Scene-based reasoning records:
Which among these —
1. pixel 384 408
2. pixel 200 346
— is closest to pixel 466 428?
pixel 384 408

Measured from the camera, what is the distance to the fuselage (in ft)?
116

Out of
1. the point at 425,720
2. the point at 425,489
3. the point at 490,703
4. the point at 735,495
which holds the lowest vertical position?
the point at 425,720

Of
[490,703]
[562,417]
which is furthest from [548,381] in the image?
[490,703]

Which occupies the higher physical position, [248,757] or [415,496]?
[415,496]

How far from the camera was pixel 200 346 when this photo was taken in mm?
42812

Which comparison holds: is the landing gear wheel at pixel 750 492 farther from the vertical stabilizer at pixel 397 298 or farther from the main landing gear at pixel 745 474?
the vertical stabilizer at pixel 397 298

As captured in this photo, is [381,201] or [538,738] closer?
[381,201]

### INSTRUCTIONS TO FOLLOW
Repeat the preceding lines exactly, please, every one of them.

### EXPECTED ANSWER
Which among these —
1. pixel 384 408
2. pixel 200 346
— is closest to pixel 466 428?
pixel 384 408

Measured from the camera, what is the distance to the fuselage (in ft)?
116

Out of
1. the point at 425,720
2. the point at 425,489
3. the point at 490,703
4. the point at 735,495
which holds the lowest vertical position?
the point at 425,720

Of
[490,703]
[562,417]
which is furthest from [548,381] in the image?
[490,703]

Which occupies the higher physical position, [248,757] or [415,496]?
[415,496]

How far from the camera was pixel 200 346 when this photo was taken in mm?
42812

Which comparison holds: is the landing gear wheel at pixel 750 492 farther from the vertical stabilizer at pixel 397 298 or farther from the main landing gear at pixel 745 474?
the vertical stabilizer at pixel 397 298

As captured in this photo, is [381,201] or [538,738] closer?
[381,201]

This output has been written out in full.